Sejumlah tindakan intimidasi itu di antaranya pembakaran baju hazmat untuk pemakaman warga yang hasil tes PCR menunjukkan positif Covid-19, ancaman pembakaran puskesmas saat akan dilakukan tracing di suatu desa, pengepungan rumah bidan desa, ancaman senjata tajam celurit saat akan dites, hingga ancaman akan menggelar unjuk rasa di desa lain.
”Dalam tracing ini, sebenarnya petugas puskesmas kami minta tidak putus asa, tetapi kenyataannya tidak semudah itu. Kami tetap harus memprioritaskan keselamatan tenaga kesehatan,” katanya di kantornya.

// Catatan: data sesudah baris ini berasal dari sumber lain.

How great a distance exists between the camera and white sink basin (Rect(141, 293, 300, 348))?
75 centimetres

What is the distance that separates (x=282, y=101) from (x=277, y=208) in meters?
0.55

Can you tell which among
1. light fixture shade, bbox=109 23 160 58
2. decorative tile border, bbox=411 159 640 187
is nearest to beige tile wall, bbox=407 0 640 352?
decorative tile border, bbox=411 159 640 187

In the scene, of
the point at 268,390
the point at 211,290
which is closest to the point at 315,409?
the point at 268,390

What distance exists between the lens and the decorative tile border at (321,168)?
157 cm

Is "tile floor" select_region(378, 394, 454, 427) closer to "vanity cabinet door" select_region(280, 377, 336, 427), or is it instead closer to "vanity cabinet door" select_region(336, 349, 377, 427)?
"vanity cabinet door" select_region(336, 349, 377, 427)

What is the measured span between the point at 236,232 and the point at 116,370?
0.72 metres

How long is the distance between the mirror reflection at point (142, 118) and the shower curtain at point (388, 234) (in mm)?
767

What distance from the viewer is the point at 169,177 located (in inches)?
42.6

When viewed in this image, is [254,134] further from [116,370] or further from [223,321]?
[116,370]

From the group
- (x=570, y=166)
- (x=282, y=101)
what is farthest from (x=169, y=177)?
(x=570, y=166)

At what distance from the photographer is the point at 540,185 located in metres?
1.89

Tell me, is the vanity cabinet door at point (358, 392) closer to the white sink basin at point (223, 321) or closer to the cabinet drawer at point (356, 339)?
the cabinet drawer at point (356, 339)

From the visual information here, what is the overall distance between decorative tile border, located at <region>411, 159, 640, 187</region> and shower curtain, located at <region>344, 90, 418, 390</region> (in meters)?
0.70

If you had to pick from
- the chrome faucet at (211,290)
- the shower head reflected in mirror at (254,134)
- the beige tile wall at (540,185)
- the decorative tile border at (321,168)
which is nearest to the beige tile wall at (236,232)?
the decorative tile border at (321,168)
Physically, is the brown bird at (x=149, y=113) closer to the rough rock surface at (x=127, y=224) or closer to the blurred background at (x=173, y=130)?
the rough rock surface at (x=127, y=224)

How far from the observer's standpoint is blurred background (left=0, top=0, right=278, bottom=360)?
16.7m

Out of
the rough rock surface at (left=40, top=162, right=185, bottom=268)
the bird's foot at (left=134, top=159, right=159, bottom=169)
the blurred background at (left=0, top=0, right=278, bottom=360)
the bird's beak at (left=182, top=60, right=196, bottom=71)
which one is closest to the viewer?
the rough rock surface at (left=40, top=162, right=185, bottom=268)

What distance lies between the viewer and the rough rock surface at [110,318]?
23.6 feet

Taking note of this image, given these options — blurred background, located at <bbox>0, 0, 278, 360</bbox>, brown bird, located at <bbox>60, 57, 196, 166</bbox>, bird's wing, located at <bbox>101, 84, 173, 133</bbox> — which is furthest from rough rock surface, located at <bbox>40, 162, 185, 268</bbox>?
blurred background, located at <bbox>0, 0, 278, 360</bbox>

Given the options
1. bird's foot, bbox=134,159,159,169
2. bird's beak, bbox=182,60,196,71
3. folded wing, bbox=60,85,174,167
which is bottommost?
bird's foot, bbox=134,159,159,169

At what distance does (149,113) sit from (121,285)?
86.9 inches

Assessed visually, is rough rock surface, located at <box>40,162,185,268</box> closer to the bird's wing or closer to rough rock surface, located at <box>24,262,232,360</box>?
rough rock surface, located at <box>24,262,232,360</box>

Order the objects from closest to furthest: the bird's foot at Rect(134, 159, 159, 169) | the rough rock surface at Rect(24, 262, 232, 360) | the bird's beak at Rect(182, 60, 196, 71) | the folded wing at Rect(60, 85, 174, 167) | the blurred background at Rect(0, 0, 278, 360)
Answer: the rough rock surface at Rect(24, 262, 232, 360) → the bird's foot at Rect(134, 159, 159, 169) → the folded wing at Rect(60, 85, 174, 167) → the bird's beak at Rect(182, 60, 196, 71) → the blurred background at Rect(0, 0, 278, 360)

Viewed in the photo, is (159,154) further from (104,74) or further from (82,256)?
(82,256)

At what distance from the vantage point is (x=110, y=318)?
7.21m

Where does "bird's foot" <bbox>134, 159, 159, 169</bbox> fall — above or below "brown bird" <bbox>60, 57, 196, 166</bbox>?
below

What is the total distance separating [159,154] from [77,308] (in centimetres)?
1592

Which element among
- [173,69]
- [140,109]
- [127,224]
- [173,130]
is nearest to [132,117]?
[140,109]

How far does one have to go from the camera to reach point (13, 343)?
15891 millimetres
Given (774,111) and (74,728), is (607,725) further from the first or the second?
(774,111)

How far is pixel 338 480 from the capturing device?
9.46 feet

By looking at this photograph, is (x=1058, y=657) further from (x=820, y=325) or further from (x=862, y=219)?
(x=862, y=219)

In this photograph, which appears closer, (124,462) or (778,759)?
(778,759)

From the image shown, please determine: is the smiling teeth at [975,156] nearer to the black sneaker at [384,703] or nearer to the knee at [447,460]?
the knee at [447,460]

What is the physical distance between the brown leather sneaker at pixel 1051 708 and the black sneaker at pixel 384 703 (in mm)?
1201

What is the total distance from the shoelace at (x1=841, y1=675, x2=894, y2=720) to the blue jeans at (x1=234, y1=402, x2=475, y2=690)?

Ketua Satgas Penanganan Covid-19 Rumah Sakit Umum Daerah (RSUD) dr H Slamet Martodirjo Pamekasan dr Syaiful Hidayat mengatakan, setidaknya ada 50 persen pasiennya yang masuk dengan indikasi Covid-19 menolak tes Covid dan isolasi. Dengan demikian, ia menduga angka penderita Covid-19 Pamekasan sebenarnya jauh lebih tinggi dari yang berhasil terdeteksi.